American real estate developer (1915–1990)

Paul Whitney Trousdale Jr. (1915 – April 9, 1990) was an American real estate developer. He is best known for developing the Trousdale Estates in Beverly Hills, California. He built over 25,000 homes in Southern California.

==Early life==
Paul Whitney Trousdale was born on a farm near Gallatin, Tennessee, in 1915. He grew up with relatives in New York City, Tennessee, and Los Angeles, California. He graduated from Los Angeles High School. He spent a year at the University of Southern California, then dropped out. At USC, he sold cars, clothes and automobile spotlights. He won a $5,000 college scholarship from the New York State Industrial Department, but decided to go traveling abroad with the money.

==Career==
Trousdale returned to Los Angeles, arriving broke in San Pedro. He started selling gum, and transitioned to real estate shortly after. By 1946, he founded the Trousdale Construction Company. He built tract homes and neighborhoods that came with churches and shopping centers, mostly in minority areas located in Long Beach, Wilmington, Compton and the San Fernando Valley. He borrowed money from Bank of America to finance his projects. The scale of his loans raised suspicions from its CEO, Amadeo Giannini, as his advances reached US$8,000,000, although this only accounted for one fourth of the entire financing of his real estate projects. In 1946, Gianninni visited him in his office in Westwood Hills, as Trousdale had already borrowed $30 million and was asking for an additional $50 million. After his visit, he granted him the loan. His firm built "two houses per day, seven days a week" and he had three hundred houses under construction at any given time.

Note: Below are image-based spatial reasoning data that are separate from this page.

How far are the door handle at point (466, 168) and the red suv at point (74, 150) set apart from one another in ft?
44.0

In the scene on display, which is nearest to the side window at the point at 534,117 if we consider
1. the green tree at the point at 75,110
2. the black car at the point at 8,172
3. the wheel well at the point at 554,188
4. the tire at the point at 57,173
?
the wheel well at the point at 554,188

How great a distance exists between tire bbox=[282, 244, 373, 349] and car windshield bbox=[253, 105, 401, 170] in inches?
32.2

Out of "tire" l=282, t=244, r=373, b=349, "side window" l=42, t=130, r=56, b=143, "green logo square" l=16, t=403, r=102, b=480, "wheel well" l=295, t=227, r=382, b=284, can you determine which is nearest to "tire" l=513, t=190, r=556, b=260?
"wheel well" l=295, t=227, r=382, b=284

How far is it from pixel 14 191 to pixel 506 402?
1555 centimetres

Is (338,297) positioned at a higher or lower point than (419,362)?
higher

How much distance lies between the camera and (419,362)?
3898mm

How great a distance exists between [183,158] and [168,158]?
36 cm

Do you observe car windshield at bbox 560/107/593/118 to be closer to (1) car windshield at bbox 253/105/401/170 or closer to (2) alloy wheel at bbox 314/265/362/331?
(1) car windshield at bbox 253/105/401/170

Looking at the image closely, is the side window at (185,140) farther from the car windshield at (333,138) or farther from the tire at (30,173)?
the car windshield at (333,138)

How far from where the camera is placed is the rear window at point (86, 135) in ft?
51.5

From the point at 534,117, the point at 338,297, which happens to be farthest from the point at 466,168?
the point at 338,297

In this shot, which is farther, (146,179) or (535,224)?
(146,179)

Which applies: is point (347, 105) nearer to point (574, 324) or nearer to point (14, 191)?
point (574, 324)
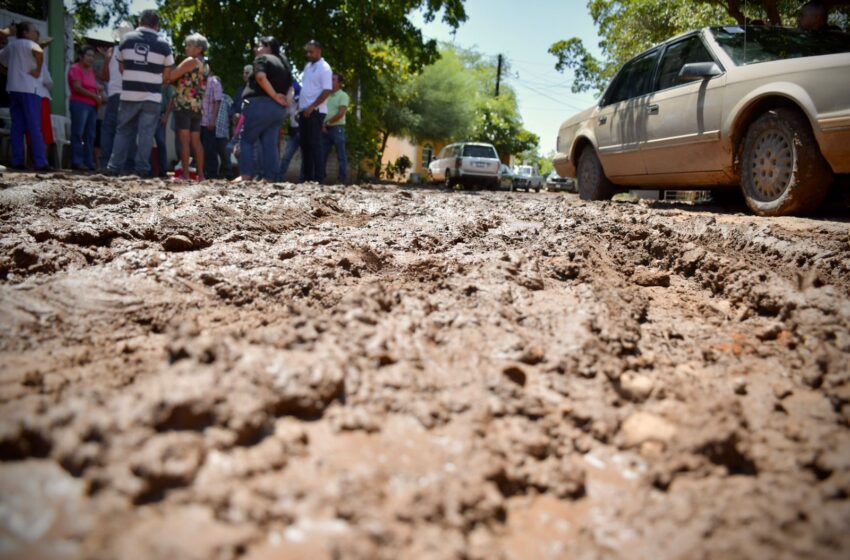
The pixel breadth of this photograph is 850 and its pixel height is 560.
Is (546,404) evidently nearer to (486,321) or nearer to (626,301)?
(486,321)

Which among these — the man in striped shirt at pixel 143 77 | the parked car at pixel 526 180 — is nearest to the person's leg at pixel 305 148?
the man in striped shirt at pixel 143 77

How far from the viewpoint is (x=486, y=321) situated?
207 cm

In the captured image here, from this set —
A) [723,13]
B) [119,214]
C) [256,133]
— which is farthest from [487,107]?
[119,214]

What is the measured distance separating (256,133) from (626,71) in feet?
14.2

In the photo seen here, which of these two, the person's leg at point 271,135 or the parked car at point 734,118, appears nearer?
the parked car at point 734,118

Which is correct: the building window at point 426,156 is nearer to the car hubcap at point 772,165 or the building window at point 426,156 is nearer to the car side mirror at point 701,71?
the car side mirror at point 701,71

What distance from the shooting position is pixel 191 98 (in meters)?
7.09

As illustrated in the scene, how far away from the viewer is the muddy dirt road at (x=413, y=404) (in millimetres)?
1150

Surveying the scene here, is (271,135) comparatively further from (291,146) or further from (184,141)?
(184,141)

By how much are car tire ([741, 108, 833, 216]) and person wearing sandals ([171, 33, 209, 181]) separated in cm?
585

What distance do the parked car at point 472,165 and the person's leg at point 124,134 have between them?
13836 millimetres

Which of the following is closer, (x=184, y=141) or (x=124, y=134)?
(x=124, y=134)

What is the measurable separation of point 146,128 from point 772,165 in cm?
623

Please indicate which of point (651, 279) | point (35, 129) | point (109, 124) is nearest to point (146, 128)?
point (109, 124)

In 1954, he purchased the Doheny Ranch from Mrs. Lucy Smith Doheny Battson, wife of Edward L. Doheny, Jr. (1893–1929), son of oil tycoon Edward L. Doheny (1856–1935), and developed it into Trousdale Estates, later home to Elvis Presley, Frank Sinatra, Dean Martin, Tony Curtis and Ray Charles. He also developed Westdale and sold furnished properties in the new neighborhood. He also built the 22-story Beverly Towers, located at 9220 Sunset Boulevard. Additionally, he developed residential communities in Marin County, California, and in Palm Springs, California. Overall, he built more than 25,000 homes throughout Southern California. Outside California, he built a hotel on Waikiki in Honolulu, Hawaii, as well as residential communities in Hawaii.

Trousdale served on the board of trustees of the University of Southern California. He corresponded with President Ronald Reagan, who agreed with him that high interest rates were "the greatest stumbling block to economic recovery" and assured him that they would be lowered.

==Personal life==
Trousdale's first marriage was to Margaret Reid, whom he met at USC. They were married for 30 years, and had two daughters. He was married a second time, to Jean Vick, in 1954; they were married for nearly 30 years. His third wife was Adrienne Trousdale. His private residence in Palm Springs, California was designed by architect Allen Siple.

==Death==
Trousdale died in Santa Barbara, California on April 9, 1990, aged 75. He was buried in the El Camino Memorial Park in Sorrento Valley, San Diego.